Decido ora di condividere con voi ciò che ho scritto l'altro giorno, di getto, momento per momento, cosicchè anche i miei pensieri possano fondersi con i vostri, e appartenervi, come i vostri appartengono a me.

Quando eravamo lì non ho provato né compassione, né mi si sono mai confusi i pensieri.
Non sono d'accordo -e non me ne voglia chi invece lo è- con chi si è fatto prendere troppo dalle emozioni, finendo per idealizzare i detenuti che abbiamo incontrato a S. Vittore.

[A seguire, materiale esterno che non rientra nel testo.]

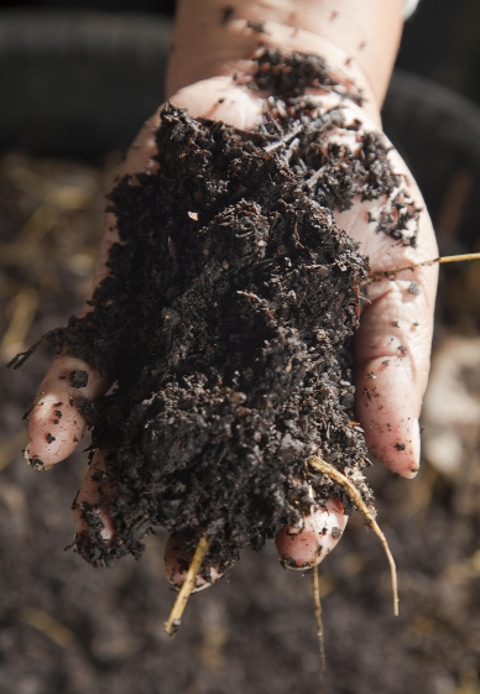 Make sure compost is not past its best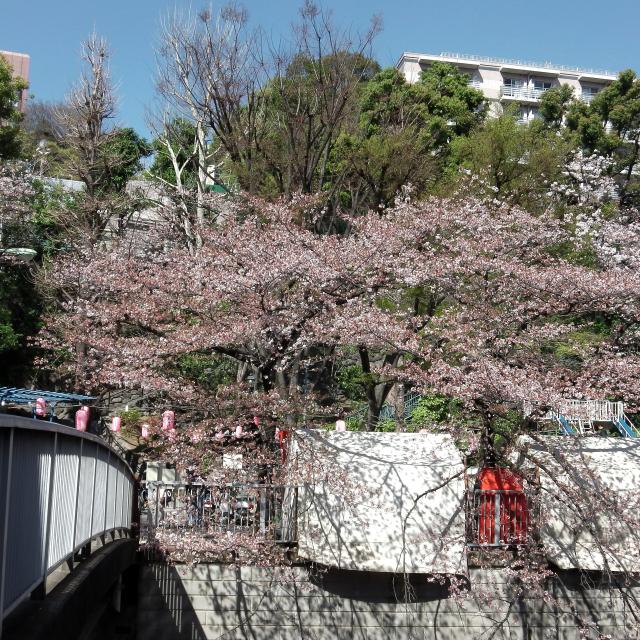 Sakura2018_069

E' bello pensare di poter parlare, collaborare, confrontarsi, crescere, imparare gli uni dagli altri, e forse costruire insieme qualcosa di buono.

Ma anche se abbiamo visto e ascoltato persone che ci sono sembrate vicine a noi e lontane da come vengono descritte solitamente, non possiamo escludere che qualcuno di loro, magari come il Signor Tonino, potrebbe sparare ancora.

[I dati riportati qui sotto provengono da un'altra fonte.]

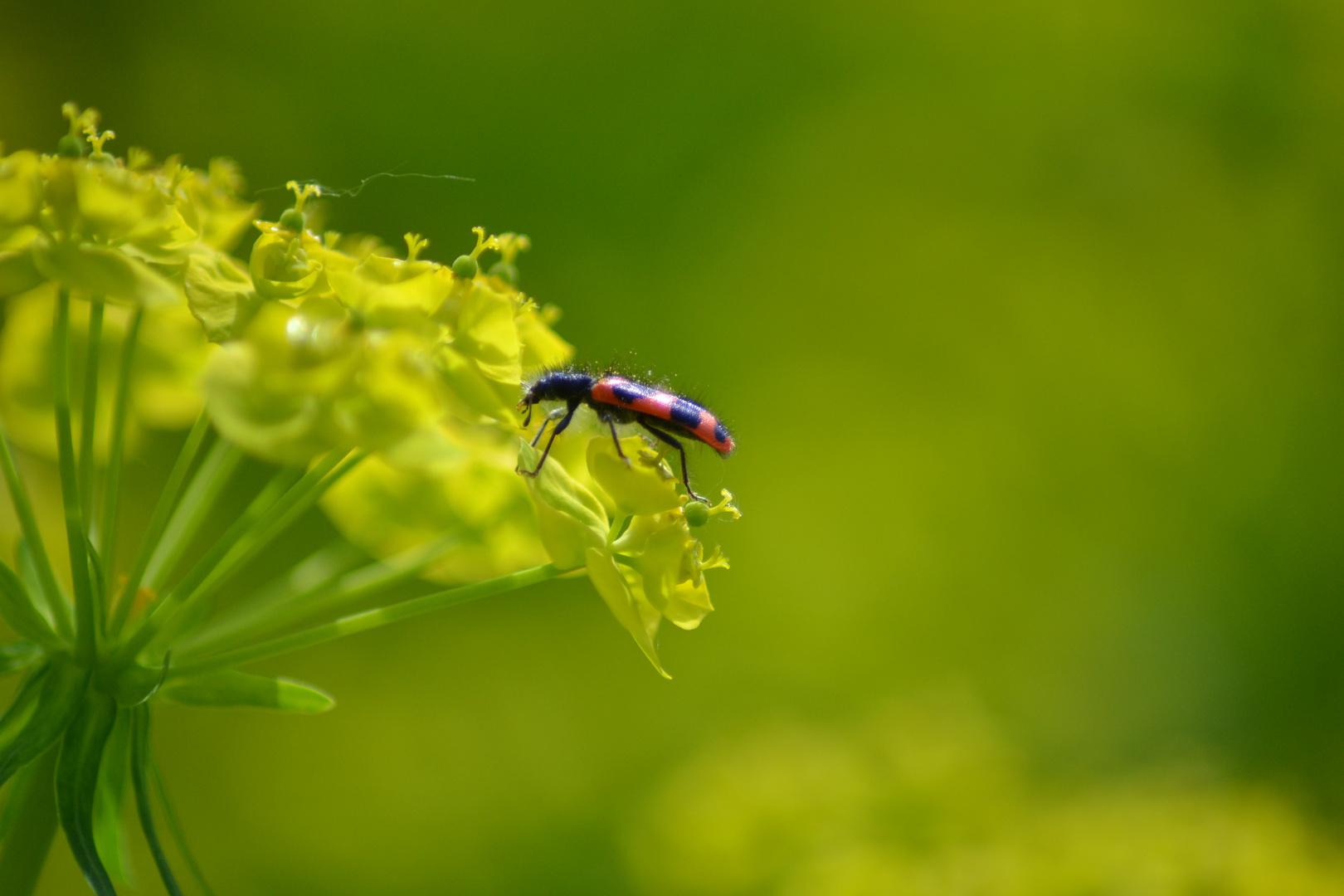 Insekt auf Zypressenwolfsmilch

Certo, li abbiamo sentiti vicini perché abbiamo visto delle PERSONE, con le nostre stesse emozioni, con le nostre stesse fattezze, e non mostri senza ragione o sentimenti. Penso che proprio noi, studenti di psicologia, dovremmo mantenere il giusto distacco critico; appassionarci sì, ma senza perdere di mira che studiare insieme con i detenuti e riconoscerci reciprocamente come persone sono obiettivi bellissimi, ma che obbligano sia noi che loro a un rispetto reciproco duraturo e non limitato all'emozione di un incontro.

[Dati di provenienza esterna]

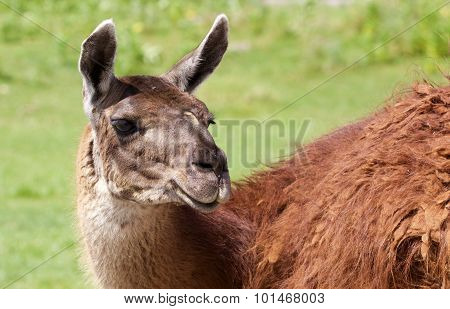 The Llama's Close-up With The Grass Background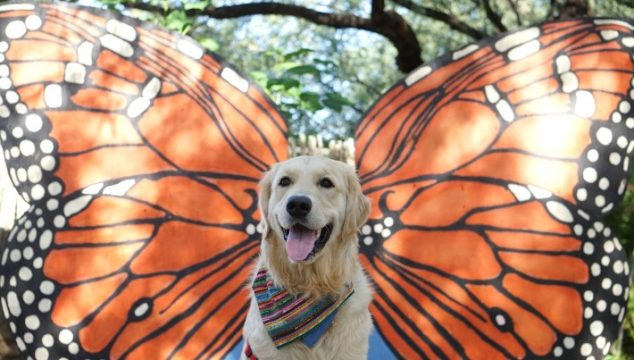 Monarch Butterfly Dog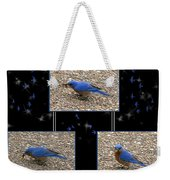 A Typical Eastern Bluebird's Lunch - Featured In Comfortable Art Group Weekender Tote Bag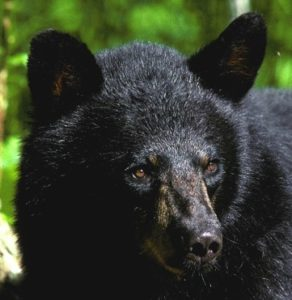 Researchers have found no instance of a black bear killing a menstruating woman.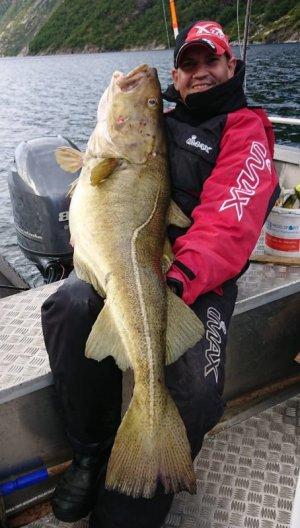 Fisch Havøysund 4jpg.jpg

Inoltre, lì con noi c'erano circa 30 detenuti, per quanto ho capito, alcuni fanno parte del Gruppo della trasgressione ed altri di un gruppo che si autogestisce. Si tratta di uomini che hanno scelto di impegnarsi, di lavorare, di studiare, di ascoltarsi; hanno intrapreso un cammino per provare a comprendere se stessi, la loro condizione, la società, hanno deciso di colorare il muro del vicolo cieco in cui si trovano, al posto di prenderlo inutilmente a testate. Ammiro il loro impegno, la loro voglia di non smettere di crescere, ma cosa sappiamo degli altri 1900 e più, residenti a S. Vittore? Ciò che abbiamo visto sabato è splendido ma non generalizzabile a tutti i detenuti.
La strada è lunga e difficile, ma un primo passo è fatto.
Facciamone degli altri, se ci sarà consentito, ma senza illuderci che sia semplice.